When five of their seven-man team turned back mid-attempt due to fatigue, almost zero-visibility and the violent wind of the Tibetan Himalayas early on November 5, two students from China University of Geosciences (CUG) in Wuhan, Hubei Province were left alone to brave the white and carry on their expedition to summit Ruoni Peak 2, which until then had remained without a summit on record.

Native Tibetans Deqingouzhu, a 22-year-old management sophomore, and Cirendanta (Danta), 22, majoring in journalism, made the first officially recorded 6,805 meters high trek to the peak during an international mountaineering expedition jointly sponsored by CUG and Kobe University, Japan, celebrating 20 years of exchange and cooperation between the schools.

The Ruoni Peaks are located in the region bordering Yunnan, Sichuan and Tibet, in which there are about 20 peaks all with an average height of 6,000 meters above sea level. Ruoni Peak 2 is the second highest in the cluster.
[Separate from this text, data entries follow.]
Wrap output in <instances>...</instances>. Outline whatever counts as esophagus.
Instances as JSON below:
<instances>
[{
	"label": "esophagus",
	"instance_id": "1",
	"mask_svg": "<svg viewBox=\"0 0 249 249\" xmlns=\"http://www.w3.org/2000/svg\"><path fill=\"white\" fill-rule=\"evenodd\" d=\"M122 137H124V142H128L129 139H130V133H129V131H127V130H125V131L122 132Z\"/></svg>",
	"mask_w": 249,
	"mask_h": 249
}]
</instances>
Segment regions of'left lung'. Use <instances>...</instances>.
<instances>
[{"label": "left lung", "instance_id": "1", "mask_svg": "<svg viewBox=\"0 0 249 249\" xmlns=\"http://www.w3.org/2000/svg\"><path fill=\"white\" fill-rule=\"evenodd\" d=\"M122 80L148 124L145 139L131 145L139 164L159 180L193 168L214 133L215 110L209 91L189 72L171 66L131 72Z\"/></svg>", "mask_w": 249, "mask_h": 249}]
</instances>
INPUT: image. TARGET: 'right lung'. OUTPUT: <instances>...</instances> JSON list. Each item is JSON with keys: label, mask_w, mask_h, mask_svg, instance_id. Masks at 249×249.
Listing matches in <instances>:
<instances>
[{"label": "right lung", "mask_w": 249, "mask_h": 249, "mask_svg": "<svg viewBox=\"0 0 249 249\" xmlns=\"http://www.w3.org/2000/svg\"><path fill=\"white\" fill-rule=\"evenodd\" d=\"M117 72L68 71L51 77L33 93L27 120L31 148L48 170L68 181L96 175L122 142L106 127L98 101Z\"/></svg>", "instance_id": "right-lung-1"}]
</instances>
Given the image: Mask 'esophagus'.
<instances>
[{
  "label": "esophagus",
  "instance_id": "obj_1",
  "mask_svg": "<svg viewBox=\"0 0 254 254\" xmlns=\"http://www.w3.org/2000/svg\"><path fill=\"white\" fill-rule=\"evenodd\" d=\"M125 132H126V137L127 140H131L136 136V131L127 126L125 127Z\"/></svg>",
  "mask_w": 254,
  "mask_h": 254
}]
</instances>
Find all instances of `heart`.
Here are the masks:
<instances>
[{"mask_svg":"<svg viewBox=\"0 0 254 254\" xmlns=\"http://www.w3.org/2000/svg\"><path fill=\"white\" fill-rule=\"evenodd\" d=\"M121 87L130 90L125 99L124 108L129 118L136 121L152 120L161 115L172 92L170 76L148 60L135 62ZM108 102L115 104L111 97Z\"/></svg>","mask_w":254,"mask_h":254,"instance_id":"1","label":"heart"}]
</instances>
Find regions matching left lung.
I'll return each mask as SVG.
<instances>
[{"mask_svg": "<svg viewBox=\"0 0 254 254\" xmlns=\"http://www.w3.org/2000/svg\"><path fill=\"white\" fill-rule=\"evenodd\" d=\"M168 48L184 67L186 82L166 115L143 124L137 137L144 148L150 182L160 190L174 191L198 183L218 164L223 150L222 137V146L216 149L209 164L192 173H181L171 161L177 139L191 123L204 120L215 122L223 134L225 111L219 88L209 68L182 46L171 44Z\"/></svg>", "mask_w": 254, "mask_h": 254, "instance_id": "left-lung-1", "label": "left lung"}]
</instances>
Deqingouzhu sat down for an interview with the Global Times Wednesday to recount the trials and triumph of his record-setting trek in Tibet.

Q: What got you into climbing?

I come from Shigatse, Tibet, which is on the road to Mount Qomolangma (aka Mt Everest). So I was around lots of climbers passing through from an early age. I think that's what really got me interested in mountaineering.

Q: Why and how were both of you selected for this expedition?

Danta and I attended Tibet Mountaineering High School in Lhasa where we received four years of professional training, including climbing skills, astronomy, geography and English. In 2008, it was our mountaineering background that got us into CUG.

Q: What made you choose Ruoni Peak 2?

No one had reached the top of this peak and we wanted to be the first. Kobe University attempted a summit in 2003, but had to turn back after 5600 meters due to bad weather.

In 2007, the two universities did a joint survey of the mountain and determined we could attempt a summit. We were going to try the following year, but due to administrative decisions made at our school, it was postponed until this time around.